Start of Block

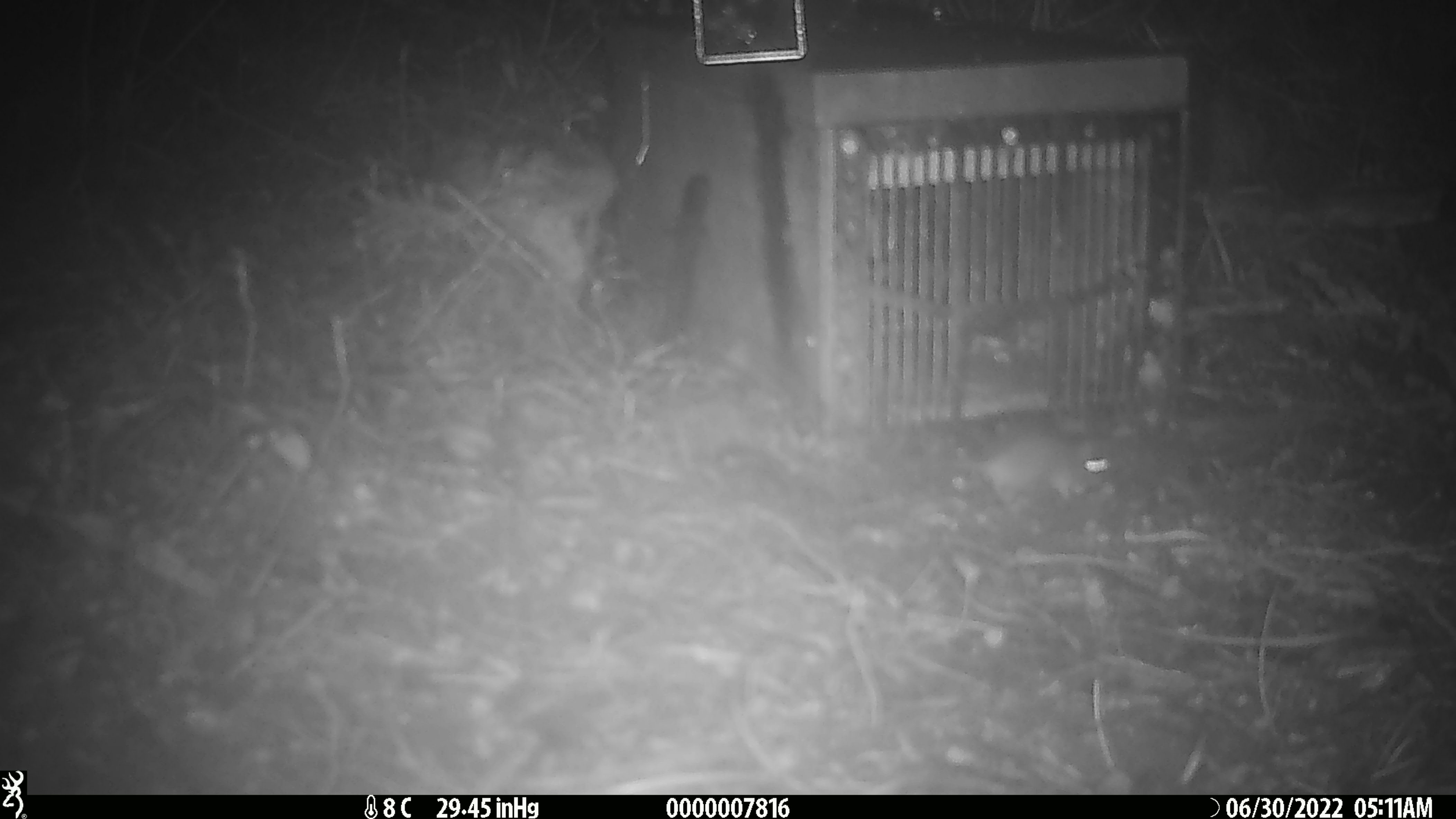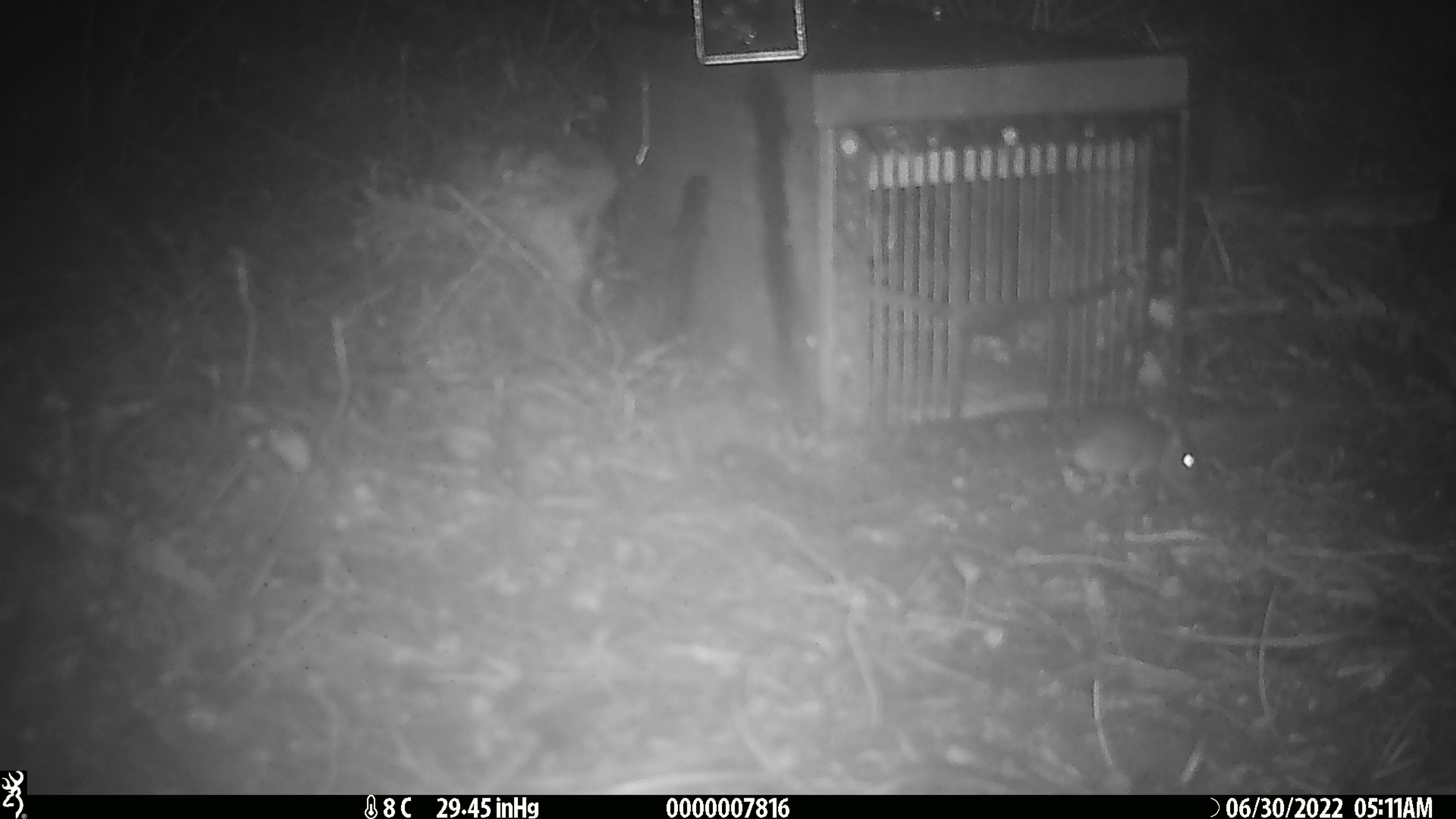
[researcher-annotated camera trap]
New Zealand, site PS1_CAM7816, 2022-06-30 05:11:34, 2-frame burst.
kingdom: Animalia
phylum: Chordata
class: Mammalia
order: Rodentia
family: Muridae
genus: Mus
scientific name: Mus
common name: mouse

End of Block

→ Your assignment
Nothing but an exact repeat of the records, pictures excluded, belongs in the answer.

→ Answer space
[researcher-annotated camera trap]
New Zealand, site PS1_CAM7816, 2022-06-30 05:11:34, 2-frame burst.
kingdom: Animalia
phylum: Chordata
class: Mammalia
order: Rodentia
family: Muridae
genus: Mus
scientific name: Mus
common name: mouse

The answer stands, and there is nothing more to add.